Document extract Start Marker
Big Law Employee’s Racy Lawsuit

Big Law Employee's Racy Lawsuit

It’s an unusual employment court case, even for a law firm. Or, we should say MORE so for being a law firm. It involves a Big Law employee who authored a steamy, erotic novel and whose employment was terminated amid claims of sexual harassment following a drunken sexual encounter with a former partner in the firm’s Moscow office.

Deirdre Clark wrote under the pseudonym Deirdre Dare. Her book was a steamy tale about an expatriate in Russia. She worked for Allen & Overy in the firm’s Moscow satellite so she had some decent Russian experience to draw upon, although we don’t know to what extent her private life contributed to the eroticism of her literary work.

Her former employer has now secured an appellate win in New York, requiring her to submit to a psychological examination and following the case being thrown out in London on jurisdiction grounds. She then filed in New York and Manhattan Supreme Court Justice Marcy Friedman permitted her case to proceed.

As the NY Law Journal reports, Clark is  a Columbia University School of Law graduate and member of the New York bar, is representing herself. Lawyers at Proskauer Rose, including partner Kathleen McKenna, are defending Allen & Overy.

Clark maintains in the New York suit that she was harassed and ultimately fired after a drunken sexual encounter with Tony Humphrey, a former Moscow partner at Allen & Overy. She claims the firm used her self-published novel as a pretext to boot her from her position as a transactional lawyer there.
Document extract End Marker
Assignment
Answer these questions from the article about the Big Law employee's lawsuit:
1. Under what pseudonym did Deirdre Clark write?
2. Lawyers from which firm are defending Allen & Overy?
3. Who is the former Moscow partner named in Clark's New York suit?
The records that follow have no connection to the article above.
Study material Start Marker
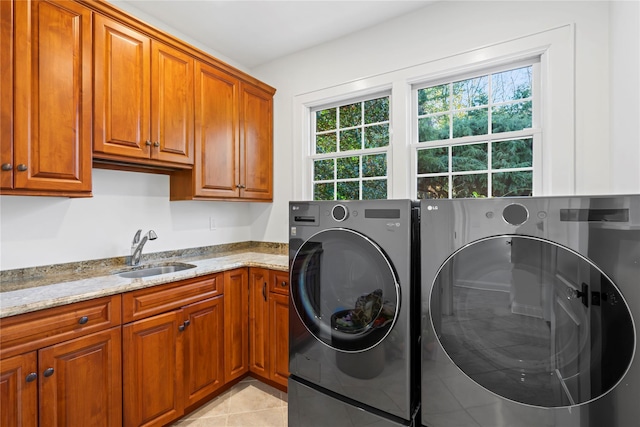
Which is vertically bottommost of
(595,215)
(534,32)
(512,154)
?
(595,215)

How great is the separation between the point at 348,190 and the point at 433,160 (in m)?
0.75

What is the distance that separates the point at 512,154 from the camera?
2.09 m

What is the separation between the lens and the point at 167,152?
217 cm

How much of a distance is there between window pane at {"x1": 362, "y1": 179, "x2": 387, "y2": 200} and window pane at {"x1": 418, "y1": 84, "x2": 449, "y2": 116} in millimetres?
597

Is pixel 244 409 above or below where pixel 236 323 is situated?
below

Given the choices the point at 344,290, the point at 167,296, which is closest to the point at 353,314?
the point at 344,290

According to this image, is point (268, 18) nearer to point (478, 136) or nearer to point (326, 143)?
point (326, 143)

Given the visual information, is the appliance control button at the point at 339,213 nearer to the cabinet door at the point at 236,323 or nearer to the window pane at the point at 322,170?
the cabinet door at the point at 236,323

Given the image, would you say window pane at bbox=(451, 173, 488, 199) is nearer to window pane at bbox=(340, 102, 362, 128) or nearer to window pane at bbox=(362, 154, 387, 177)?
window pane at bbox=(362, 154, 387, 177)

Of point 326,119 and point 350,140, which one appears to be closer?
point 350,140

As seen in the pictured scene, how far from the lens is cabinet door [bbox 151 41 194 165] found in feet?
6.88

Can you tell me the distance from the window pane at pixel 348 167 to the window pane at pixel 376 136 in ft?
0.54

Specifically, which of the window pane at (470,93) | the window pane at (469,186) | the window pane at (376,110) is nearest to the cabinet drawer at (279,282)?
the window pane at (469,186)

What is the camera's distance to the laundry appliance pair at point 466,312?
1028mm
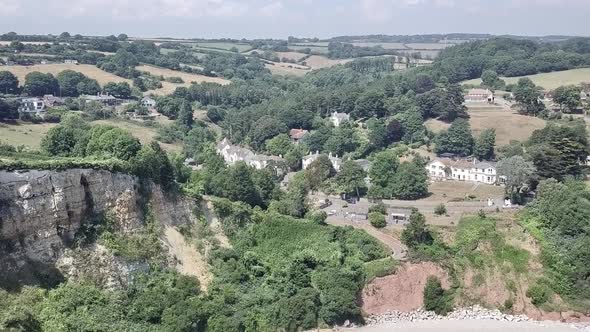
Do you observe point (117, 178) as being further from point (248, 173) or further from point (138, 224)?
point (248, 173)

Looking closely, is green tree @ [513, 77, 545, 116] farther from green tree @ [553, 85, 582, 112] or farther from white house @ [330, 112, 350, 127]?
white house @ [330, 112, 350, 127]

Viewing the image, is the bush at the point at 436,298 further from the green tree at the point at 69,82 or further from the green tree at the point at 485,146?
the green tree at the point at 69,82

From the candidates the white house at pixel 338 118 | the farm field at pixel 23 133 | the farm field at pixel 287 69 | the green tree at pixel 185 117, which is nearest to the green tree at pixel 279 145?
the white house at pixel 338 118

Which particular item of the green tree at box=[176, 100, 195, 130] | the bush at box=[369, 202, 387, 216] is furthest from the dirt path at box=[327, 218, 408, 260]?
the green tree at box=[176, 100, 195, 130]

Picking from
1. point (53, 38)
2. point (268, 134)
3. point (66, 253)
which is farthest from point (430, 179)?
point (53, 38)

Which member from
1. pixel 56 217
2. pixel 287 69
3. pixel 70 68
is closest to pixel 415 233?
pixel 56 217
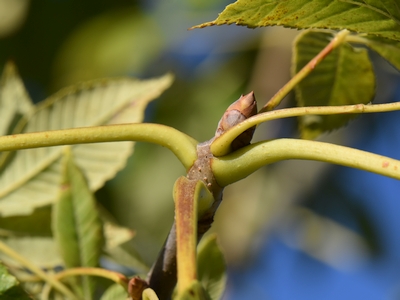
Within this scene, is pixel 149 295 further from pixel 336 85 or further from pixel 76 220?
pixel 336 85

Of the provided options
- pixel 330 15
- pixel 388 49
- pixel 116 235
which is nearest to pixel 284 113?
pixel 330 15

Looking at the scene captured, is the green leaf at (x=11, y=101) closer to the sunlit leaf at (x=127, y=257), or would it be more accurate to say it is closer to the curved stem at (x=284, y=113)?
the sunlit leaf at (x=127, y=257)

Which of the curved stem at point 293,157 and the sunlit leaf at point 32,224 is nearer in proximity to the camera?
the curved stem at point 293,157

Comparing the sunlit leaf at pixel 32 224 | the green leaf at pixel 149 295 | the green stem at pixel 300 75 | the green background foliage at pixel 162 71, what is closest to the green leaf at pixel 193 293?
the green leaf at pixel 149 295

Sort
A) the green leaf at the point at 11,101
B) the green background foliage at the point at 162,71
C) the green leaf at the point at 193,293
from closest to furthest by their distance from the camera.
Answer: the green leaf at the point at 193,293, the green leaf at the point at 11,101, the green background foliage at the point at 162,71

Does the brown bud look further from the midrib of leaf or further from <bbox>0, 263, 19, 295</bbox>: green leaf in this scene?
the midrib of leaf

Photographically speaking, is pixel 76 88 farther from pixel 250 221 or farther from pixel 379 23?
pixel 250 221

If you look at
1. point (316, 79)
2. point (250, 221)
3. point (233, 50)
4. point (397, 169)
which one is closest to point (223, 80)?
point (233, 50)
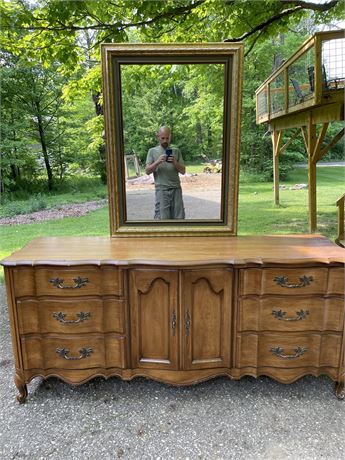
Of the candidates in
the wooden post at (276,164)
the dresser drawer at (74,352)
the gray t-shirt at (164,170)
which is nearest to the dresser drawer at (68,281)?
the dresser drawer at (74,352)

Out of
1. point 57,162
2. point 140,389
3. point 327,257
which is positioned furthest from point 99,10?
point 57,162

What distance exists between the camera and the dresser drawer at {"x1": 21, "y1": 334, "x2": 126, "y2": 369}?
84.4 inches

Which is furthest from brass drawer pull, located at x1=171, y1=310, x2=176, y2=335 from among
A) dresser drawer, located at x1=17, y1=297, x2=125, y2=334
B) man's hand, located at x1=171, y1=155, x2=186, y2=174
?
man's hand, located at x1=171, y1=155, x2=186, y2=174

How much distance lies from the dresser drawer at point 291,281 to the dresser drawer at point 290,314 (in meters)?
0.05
Study material End Marker
Task result
1. Deirdre Dare
2. Proskauer Rose
3. Tony Humphrey